20世紀の謎、ジミー・ホッファ失踪事件の真相が明かされる
デ・ニーロとスコセッシが最後に組んだ作品は『カジノ』だった。また、一緒に組める企画を探していたふたりは、最初はドン・ウィンズロウ原作の小説「フランキー・マシーンの冬」(角川文庫、東江一紀訳)の映画化を考えていたという。ところが、デ・ニーロの監督作『グッド・シェパード』(06)の脚本家だったエリック・ロスに、チャールズ・ブラントのノンフィクション「アイリッシュマン」(ハヤカワ文庫、高橋知子訳)を渡され、今度はこちらの映画化を考え始めた。
どちらも老いを意識している殺し屋の話だが、<ヴァラエティ>に掲載された記事によると、スコセッシは「(『アイリッシュマン』は)すぐに、映画が頭に浮かんできた」という。デ・ニーロもこちらの本にのめり込み、「彼がすっかりキャラクターに入り込んでいるのがよく分かった」とスコセッシは回想する。「とにかく、大作にしなくてはいけないことが分かった。ただ、映画界の様子は刻一刻と変わりつつある。昔なら声をかけたであろう会社では、もう作るのが無理だと感じていた」
当初はパラマウントで製作を予定していたが、製作費が1億ドルを超えるとパラマウントは手を引き、その後はネットフリックスがひき受けることになった。1億5,900万ドルという最終的な製作費は、スコセッシ映画史上最大のものとなり、上映時間も彼の映画としては最長のものとなった(製作費は1憶7,500万ドルと報じているものもある)。

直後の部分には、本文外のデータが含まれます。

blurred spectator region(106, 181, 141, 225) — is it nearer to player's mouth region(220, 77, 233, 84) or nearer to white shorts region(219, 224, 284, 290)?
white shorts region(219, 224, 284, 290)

製作費がふくれあがった理由のひとつは、長い年月に渡る物語ゆえ、主演男優たちの顔をコンピューターの特殊技術を使って若返らせる必要があったからだ。特撮はILMのパブロ・ヘルマンが担当。映画の撮影のために特殊な機材を作り上げ、3台のカメラを使って撮影し、さらに俳優に特別なメイクもほどこした。その結果、現在、70代の男優たちのしわが消え、若い頃から現代に至る顔の変化が表現されていく。
また、映画ではキューバ危機、ジョン・F・ケネディ暗殺事件、ウォーターゲート事件など、60年代から70年代にかけての社会的な事件も描かれ、ケネディの弟、ロバート・ケネディとの騒動も出てくる。そして、後半ではホッファ事件の真相も明かされる。
『アイリッシュマン』に参加することになったデ・ニーロはホッファに関する調査していた役人に会った時、「事件に関してはっきりした証拠はない。映画版に参加しないほうがいいのでは?」と助言されたという。しかし、デ・ニーロは「実際に起きた事件ではなく、私たちの物語を描きたかった」と語る。
原作本では数々の証言や事実が積み重ねられていくが、それをドラマとしてうまく脚本にしているのは『シンドラーのリスト』でオスカー受賞の経験もあるスティーヴン・ザイリアン。アメリカの裏面史を盛り込んだスリリングな展開になっている。